El cuerpo de ella, suave, tibio, 
su entrega convulsionada,
se entierran en mi sonrisa, 
como cuando el sol se oculta detrás de mi dolor.

Y los amigos, 
los que nos siguen eternamente,
como en noche de luna, en lo oscuro, 
así su presencia refleja su sombra en mi penumbra.

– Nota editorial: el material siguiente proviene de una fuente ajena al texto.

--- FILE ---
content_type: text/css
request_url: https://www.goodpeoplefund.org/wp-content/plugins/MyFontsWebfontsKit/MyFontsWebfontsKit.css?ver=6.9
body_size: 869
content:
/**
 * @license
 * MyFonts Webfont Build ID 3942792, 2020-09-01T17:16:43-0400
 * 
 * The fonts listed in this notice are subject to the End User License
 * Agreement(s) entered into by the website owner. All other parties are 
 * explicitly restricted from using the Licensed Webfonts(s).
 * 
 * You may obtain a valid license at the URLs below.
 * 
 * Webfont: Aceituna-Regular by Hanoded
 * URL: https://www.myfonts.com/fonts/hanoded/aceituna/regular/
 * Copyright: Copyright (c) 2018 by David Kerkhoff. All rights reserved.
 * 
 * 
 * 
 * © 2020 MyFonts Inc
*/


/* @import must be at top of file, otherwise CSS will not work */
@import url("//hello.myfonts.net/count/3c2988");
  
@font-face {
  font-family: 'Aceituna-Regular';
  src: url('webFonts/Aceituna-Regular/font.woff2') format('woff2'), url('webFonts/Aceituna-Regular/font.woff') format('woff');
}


Qué vale, qué vales tú, Máximo… 
de qué valen los pensadores sin el cambio,
como el canto del ave en la ventana del sordo. 
Cuántas cosas hemos sufrido 
por la necedad del egoísmo, 
por la renuencia a no querer saber más.

He vivido tanto,
he visto mucho 
y nada es nuevo bajo el sol 
y sin embargo, estamos peor que antes.

Salvador Reyes, compañero de mis ausencias, 
ya son años sujetando tu mano 
y aun así has caído en el sepulcro de los perdedores, 
aun así estás entre los desaparecidos, eterno amigo, 
tu nombre ha tallado en mi memoria la buena razón 
y me ha salvado de la bestia del olvido.

Y a ella, Aurora, mi mujer, 
novia de siempre, 
a quien le debo la vida 
y mi amor desgarrado.

Las Torres,
a los quince días fríos del Poshá del año VI.